GeoTrust: Improving Sharing and Reproducibility of Geoscience Applications
Dr. Tanu Malik
School of Computing - DePaul University
A critical barrier to achieving the vision of cross-disciplinary science is that of scientific reproducibility - the ability to independently verify the work of other scientists. A major obstacle to achieving scientific reproducibility is the lack of appropriate incentives for sharing code and data. But, even when incentives for sharing code and data exist, it is extremely challenging to verify and validate modern science which is decidedly computational and data- intensive.

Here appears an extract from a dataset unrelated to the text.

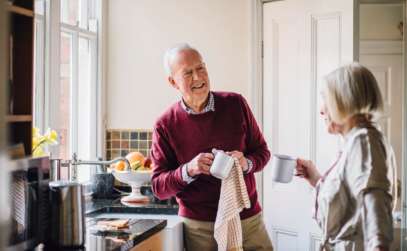 an elderly couple holding coffee mugs in a kitchen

In this talk I will present the NSF EarthCube - funded GeoTrust project that will establish trust in scientific results by making them easy to share, reproduce and verify. GeoTrust builds upon the novel concept of a 'scinuit', a self-contained package that includes all data elements associated with an instance (run) of a computational experiment, including input files, parameter files, the mode executable and any associated libraries, and all output files (results) produced. It is developing and establishing a reproducible research framework consisting of client tools and hosted servers, which will automatically create and host sciunits of computational experiments and their associated scientific results. Verifiable results will be associated with 'stamps of reproducibility', establishing community recognition of verified computational experiments. The talk will describe the reproducible research framework in the context of geoscience use cases and community infrastructures.